*** Passage to read Section Begins ***

URL: http://dx.doi.org/10.14738/aivp.115.15522
INTRODUCTION
Kaempferia parviflora is a medicinal plant of the Zingiberaceae family. This medicinal plant is
also known as "Krachaidum" by Thai locals, while in Malaysia it is called "Kunyit hitam". It can
be found in tropical regions like Thailand, Malaysia, Sumatra, and Borneo Island (Zuraida et al.,
2014). For many generations, the fresh rhizomes have had a distinctive scent and a mildly
pungent flavour, and they are frequently used as a food supplement and a folk remedy in
Southeast Asia to treat a variety of illnesses, including leukorrhea, dysentery, aphthous ulcers,
dry mouth, and stomach discomfort(Tewtrakul et al., 2009). A meristem is a form of planttissue
that is made up of meristematic cells, which are undifferentiated cells capable of cell division.
Cells in the meristem might develop into any of the several tissues and organs that are present
in plants. These cells continue to divide until they are differentiated, at which point they cease
to divide altogether ("Meristem," 2022). Thus, this study is focused on the regeneration of
Kaempferia parviflora from the meristem through somatic embryogenesis.
In certain species, somatic embryogenesis has proven successful in creating millions of seeds.

*** Passage to read Section Ends ***

▶ Assigned task:
According to the introduction on Kaempferia parviflora, what is the plant called in Malaysia?

*** Entries provided Section Begins ***

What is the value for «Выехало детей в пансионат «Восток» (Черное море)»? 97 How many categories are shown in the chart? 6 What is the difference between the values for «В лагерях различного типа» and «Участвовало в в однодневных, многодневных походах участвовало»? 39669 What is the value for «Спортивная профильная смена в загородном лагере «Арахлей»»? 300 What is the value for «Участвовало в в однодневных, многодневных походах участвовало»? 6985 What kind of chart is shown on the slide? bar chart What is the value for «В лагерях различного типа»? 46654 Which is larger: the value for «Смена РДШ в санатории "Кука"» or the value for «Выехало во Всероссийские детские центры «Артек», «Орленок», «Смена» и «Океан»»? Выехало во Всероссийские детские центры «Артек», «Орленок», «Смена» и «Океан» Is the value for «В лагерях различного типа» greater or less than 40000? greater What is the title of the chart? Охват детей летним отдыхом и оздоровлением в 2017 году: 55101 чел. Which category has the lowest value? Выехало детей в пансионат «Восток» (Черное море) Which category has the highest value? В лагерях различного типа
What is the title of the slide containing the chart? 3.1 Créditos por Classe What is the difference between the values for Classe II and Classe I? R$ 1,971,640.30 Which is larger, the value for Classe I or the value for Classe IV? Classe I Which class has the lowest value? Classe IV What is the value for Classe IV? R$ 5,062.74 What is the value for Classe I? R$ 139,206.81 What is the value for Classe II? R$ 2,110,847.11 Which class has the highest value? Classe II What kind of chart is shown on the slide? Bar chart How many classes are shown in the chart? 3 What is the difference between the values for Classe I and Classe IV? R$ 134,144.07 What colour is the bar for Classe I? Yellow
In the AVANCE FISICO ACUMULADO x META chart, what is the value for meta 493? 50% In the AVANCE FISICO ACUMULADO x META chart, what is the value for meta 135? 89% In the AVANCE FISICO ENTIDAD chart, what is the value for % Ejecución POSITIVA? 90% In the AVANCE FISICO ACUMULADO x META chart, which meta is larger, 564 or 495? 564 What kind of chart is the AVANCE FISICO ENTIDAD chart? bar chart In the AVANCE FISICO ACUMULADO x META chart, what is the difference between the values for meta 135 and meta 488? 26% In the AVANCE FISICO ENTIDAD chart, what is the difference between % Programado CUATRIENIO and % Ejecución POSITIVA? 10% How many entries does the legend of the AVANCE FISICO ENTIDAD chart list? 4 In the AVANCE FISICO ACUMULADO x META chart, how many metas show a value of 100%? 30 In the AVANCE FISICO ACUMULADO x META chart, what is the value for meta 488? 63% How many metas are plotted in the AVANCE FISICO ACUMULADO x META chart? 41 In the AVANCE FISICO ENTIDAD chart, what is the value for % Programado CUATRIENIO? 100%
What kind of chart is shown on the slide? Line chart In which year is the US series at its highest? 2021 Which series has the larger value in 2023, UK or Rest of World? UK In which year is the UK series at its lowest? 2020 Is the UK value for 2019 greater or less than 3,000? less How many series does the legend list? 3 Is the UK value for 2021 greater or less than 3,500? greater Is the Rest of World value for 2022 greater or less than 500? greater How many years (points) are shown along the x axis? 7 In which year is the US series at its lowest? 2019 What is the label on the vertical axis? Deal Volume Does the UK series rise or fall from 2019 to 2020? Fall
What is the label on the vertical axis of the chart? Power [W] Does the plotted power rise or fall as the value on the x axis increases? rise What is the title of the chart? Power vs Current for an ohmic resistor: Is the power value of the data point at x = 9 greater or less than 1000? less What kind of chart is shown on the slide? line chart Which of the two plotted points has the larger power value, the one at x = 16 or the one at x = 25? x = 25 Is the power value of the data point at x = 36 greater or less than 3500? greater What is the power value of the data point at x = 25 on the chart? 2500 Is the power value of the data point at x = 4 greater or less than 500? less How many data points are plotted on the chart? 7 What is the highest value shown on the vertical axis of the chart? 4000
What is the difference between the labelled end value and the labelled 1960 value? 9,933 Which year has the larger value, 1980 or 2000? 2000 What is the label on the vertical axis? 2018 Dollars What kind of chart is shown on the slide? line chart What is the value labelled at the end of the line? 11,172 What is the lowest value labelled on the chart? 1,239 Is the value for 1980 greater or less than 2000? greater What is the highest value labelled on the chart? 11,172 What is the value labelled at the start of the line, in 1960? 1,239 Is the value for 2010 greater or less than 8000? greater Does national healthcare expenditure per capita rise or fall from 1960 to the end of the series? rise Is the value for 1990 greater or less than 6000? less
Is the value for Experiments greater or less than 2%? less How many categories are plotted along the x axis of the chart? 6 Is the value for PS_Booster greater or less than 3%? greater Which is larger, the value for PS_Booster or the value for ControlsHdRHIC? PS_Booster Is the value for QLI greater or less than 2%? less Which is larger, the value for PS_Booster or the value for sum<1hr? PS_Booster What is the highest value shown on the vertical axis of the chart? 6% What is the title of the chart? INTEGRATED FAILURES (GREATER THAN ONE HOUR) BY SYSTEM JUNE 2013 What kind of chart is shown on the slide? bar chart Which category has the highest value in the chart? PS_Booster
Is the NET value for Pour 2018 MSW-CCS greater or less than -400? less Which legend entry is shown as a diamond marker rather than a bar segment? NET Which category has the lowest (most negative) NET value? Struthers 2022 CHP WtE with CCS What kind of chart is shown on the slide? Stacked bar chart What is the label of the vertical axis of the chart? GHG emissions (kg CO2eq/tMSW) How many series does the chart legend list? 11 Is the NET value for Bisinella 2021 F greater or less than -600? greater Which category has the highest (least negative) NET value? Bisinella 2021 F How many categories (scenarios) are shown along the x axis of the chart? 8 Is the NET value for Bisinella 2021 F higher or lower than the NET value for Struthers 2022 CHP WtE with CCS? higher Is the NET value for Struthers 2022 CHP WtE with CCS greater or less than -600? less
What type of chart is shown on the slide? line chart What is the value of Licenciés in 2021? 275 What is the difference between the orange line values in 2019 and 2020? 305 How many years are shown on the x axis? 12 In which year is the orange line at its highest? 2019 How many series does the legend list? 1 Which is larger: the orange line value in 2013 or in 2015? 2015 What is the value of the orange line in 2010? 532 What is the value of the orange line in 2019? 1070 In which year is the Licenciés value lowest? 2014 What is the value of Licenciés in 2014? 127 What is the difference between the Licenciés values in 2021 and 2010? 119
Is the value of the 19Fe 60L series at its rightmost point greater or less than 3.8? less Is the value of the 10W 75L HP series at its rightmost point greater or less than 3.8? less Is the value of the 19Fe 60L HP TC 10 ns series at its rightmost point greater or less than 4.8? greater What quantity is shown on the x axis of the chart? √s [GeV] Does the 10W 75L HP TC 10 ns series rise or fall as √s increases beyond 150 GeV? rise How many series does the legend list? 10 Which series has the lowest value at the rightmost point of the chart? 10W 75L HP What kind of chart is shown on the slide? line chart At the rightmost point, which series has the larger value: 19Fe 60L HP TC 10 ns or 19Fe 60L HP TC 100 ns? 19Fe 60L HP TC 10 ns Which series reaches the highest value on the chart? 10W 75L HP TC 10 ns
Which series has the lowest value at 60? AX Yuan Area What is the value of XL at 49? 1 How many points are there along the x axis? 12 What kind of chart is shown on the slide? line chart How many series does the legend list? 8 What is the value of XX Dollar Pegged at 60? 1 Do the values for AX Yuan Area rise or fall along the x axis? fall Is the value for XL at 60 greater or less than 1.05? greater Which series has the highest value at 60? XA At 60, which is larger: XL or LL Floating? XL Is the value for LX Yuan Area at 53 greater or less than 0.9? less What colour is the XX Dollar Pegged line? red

*** Entries provided Section Ends ***

▶ Reply:
Kunyit hitam